Respondents were asked to list plants that deer typically browse at their place of business by common or scientific name. Over sixty plants were listed as susceptible to deer feeding damage; however, seven genera were identified as having the most damage throughout the survey. For industry professionals, the seven most commonly listed selections were:

• Indian hawthorn (Rhaphiolepis indica L.) — 21%

• Holly (Ilex spp.) — 10%

• Pansy (Viola × wittrockiana) — 8%

• Azalea (Rhododendron spp.) — 7%

• Rose (Rosa spp.) — 6%

• Hosta (Hosta spp.) — 5%

• Hydrangea (Hydrangea spp.) — 3%.

After assessing if damage occurs, when and where it occurs and the types of plants deer typically browse, questioning then turned to if and how companies try to limit deer browse problems. Of the 55% that answered ‘yes’ to damage, only 41% were using or had used preventive measures to control or eliminate damage in their business. The differences in percentages between those using preventive methods to those not using preventives could be due to the lack of familiarity with common methods of controlling deer damage, budget restrictions, or cost comparisons of loss to gain. The data were then split into two categories for comparison: 1) nursery and nursery/landscape businesses and 2) landscape only businesses. While neither of these groups showed significant correlations on using preventive methods and damage or loss, the comparison between the two groups are notable. In the nursery and nursery/landscape category, 52% of the businesses reported having damage to plant material; however only 55% of those experiencing damage use any type of preventive method to control the damage. Percent of plants damaged ranged from 1 to 20%. In this same category, 38% of businesses experience loss of plant material. Only 52% of nursery and nursery/landscape companies that reported losses use any type of preventive method. Percent of plants lost ranged from 1 to10 %. In the landscape only category, 71% of the businesses reported damage to plant material and of those, 70% used some type of preventive method. Percent of plants damaged ranged from 5 to 80%. Seventy-one percent of the landscape companies reported loss of plant material and again, 70% used some type of preventive method. Percent of plants lost ranged from 1 to 50%.

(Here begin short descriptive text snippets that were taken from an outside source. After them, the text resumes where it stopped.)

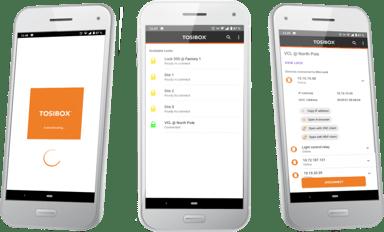 Tosibox Mobile Client, 5 kpl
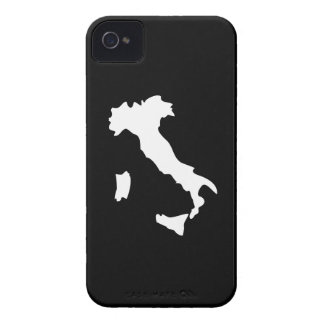 Italy Pictogram iPhone 4 Case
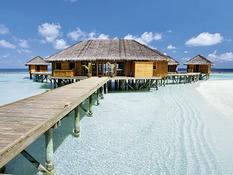 Vakarufalhi Island Resort Bild 04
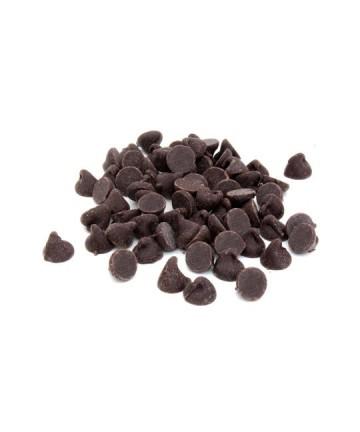 Pépites de chocolat (150g)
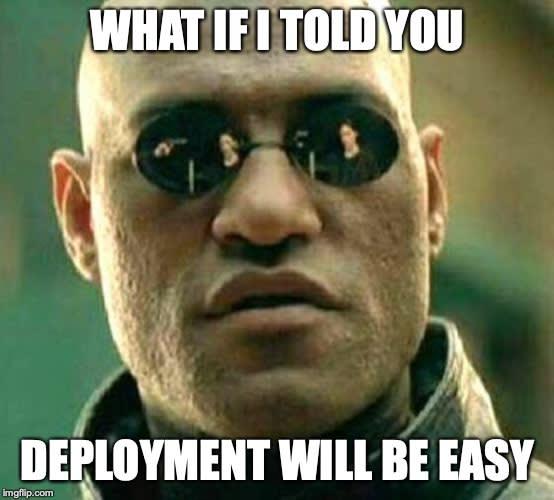 Netlify Deploymen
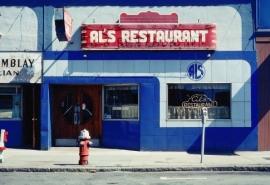 als-restaurant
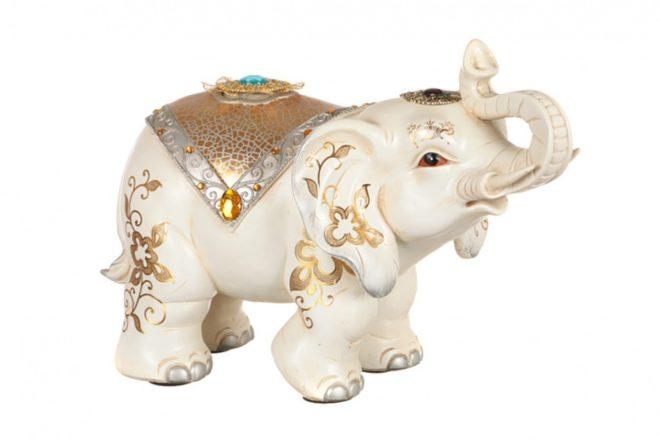 Слон для привлечения удачи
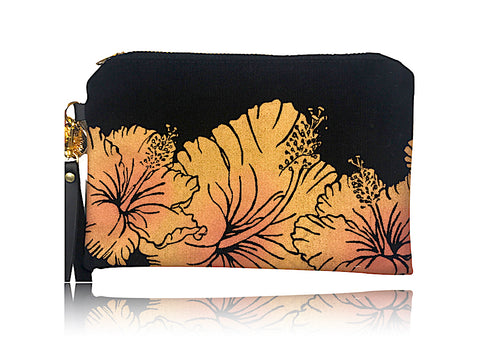 Hibiscus - Small Handbag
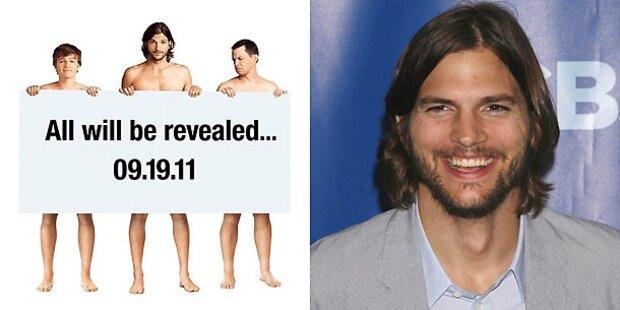 Kutchers Geheimnisse am Onkel-Set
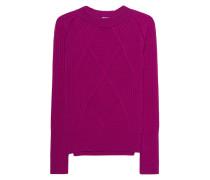 Rippstrick-Pullover mit Rollkragen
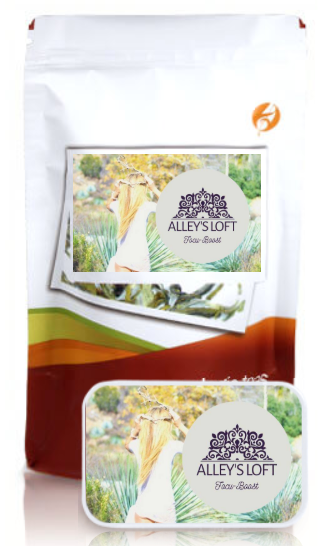 Focu-Boost Tea Blend by Alley's Loft | Steep at 180° for 3 minutes.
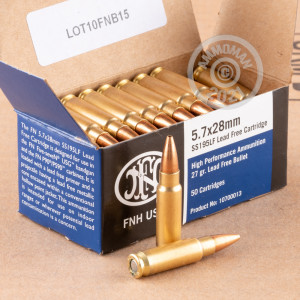 A photograph of 50 rounds of 27 grain 5.7 x 28 ammo with a JHP bullet for sale.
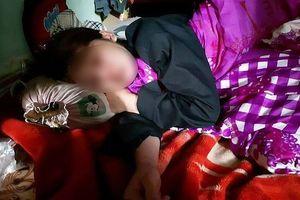 Mẹ bé trai 8 tuổi đau đớn, bàng hoàng kể lại việc con bị sát hại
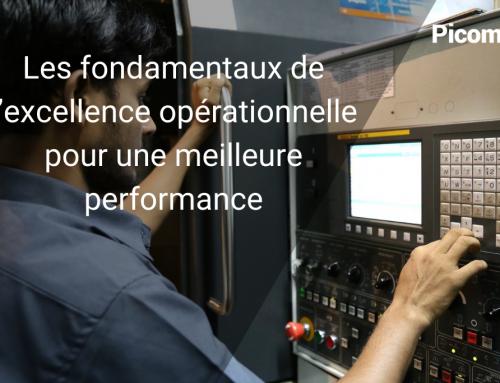 Les fondamentaux de l'excellence opérationnelle pour une meilleure performance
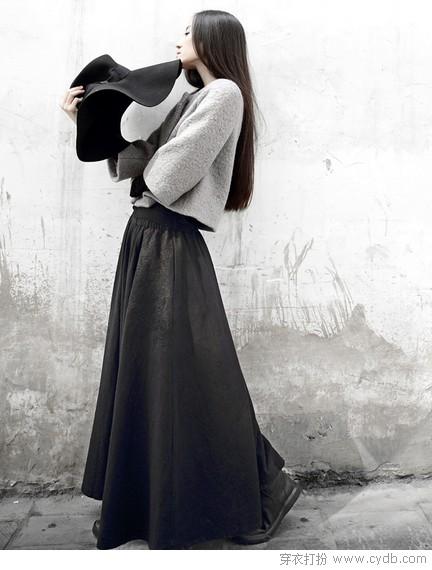 裙裾飞扬的秋季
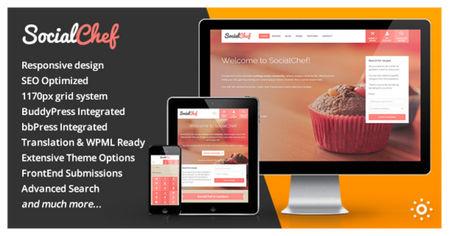 دانلود قالب مجله آموزشی آشپزی SocialChef برای وردپرس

Respondents were asked to identify any preventive measures that they were currently using or have used in the past. They were able to select more than one preventive measure on a chart provided having 11 preventive measures (Table 1). Of the nursery and landscape professionals reporting damage, they have used ‘other methods’ (56%), chemical repellents (44%), fencing (34%), and mechanical methods (19%) in order to reduce deer damage. The ‘other methods’ category was an open ended question with an extreme variation on replies. The only answers listed multiple times were dogs (9%) and netting (6%). On a separate question, the nursery and nursery/landscape participants were asked if they had animals on site and what type. Sixty-eight percnt of the businesses indicated that they had animals on site, and the animals listed most often were dogs (39%), cats (29%), cattle (13%) and horses (13%). A chi-square test was performed to determine if those businesses that experience damage or not differs based on whether or not they have animals on site. The test failed to indicate a difference, χ2(1, N = 56) = 2.353, p = 0.125. This suggests that deer are not generally inhibited by the presence of other animals on site or that they get used to the other animals.

Table 1.

The following list of preventative methods was included on both the nursery/landscape professionals' and homeowners' surveys. Participants were asked if they used each product or not and if they have used it, how effective it was.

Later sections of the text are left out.